Adapting Phrase-based Machine Translation to Normalise Medical Terms in Social Media Messages
This work addresses the need for accurate text normalization in social media health monitoring, enabling better machine understanding of health conditions, though it is incremental as it adapts existing methods.
The paper tackled the problem of normalizing laymen's medical terms in social media to standard medical concepts, using an adapted phrase-based machine translation technique combined with word vectors, achieving up to 55% improvement over baselines in experiments on tweets related to adverse drug reactions.

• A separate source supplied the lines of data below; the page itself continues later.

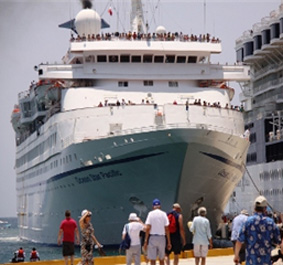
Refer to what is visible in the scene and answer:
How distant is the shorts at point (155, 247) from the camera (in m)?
20.9

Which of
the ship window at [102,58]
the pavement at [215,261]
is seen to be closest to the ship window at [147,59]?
the ship window at [102,58]

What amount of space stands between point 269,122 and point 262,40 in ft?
25.6

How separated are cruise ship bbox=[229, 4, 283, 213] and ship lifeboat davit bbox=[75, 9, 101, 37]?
29.8m

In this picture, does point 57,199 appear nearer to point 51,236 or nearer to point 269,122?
point 51,236

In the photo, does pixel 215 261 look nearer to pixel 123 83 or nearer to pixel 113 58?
pixel 123 83

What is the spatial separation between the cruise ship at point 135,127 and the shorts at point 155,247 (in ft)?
54.9

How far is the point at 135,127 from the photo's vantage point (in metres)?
40.6

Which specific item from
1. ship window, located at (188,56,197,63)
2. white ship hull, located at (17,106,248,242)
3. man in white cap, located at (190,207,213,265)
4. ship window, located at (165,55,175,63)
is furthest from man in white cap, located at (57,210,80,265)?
ship window, located at (188,56,197,63)

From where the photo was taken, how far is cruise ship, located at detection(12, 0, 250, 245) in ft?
126

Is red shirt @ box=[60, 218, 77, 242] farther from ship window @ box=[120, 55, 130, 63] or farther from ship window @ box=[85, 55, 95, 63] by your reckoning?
ship window @ box=[85, 55, 95, 63]

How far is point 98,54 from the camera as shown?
148 feet

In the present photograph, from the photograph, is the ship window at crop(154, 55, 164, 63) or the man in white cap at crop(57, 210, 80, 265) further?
the ship window at crop(154, 55, 164, 63)

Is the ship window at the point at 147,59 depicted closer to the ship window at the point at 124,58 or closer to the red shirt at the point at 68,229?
the ship window at the point at 124,58

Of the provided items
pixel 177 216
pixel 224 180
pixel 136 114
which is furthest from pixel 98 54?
pixel 177 216
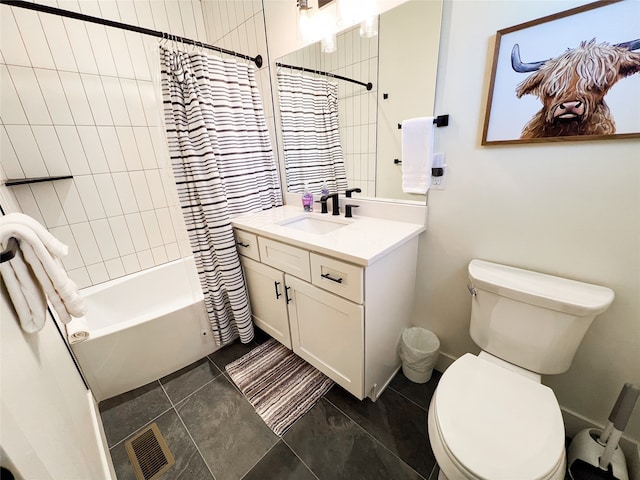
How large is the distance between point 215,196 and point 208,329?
898 millimetres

Previous studies have shown that health reports in social media, such as DailyStrength and Twitter, have potential for monitoring health conditions (e.g. adverse drug reactions, infectious diseases) in particular communities. However, in order for a machine to understand and make inferences on these health conditions, the ability to recognise when laymen's terms refer to a particular medical concept (i.e.\ text normalisation) is required. To achieve this, we propose to adapt an existing phrase-based machine translation (MT) technique and a vector representation of words to map between a social media phrase and a medical concept. We evaluate our proposed approach using a collection of phrases from tweets related to adverse drug reactions. Our experimental results show that the combination of a phrase-based MT technique and the similarity between word vector representations outperforms the baselines that apply only either of them by up to 55%.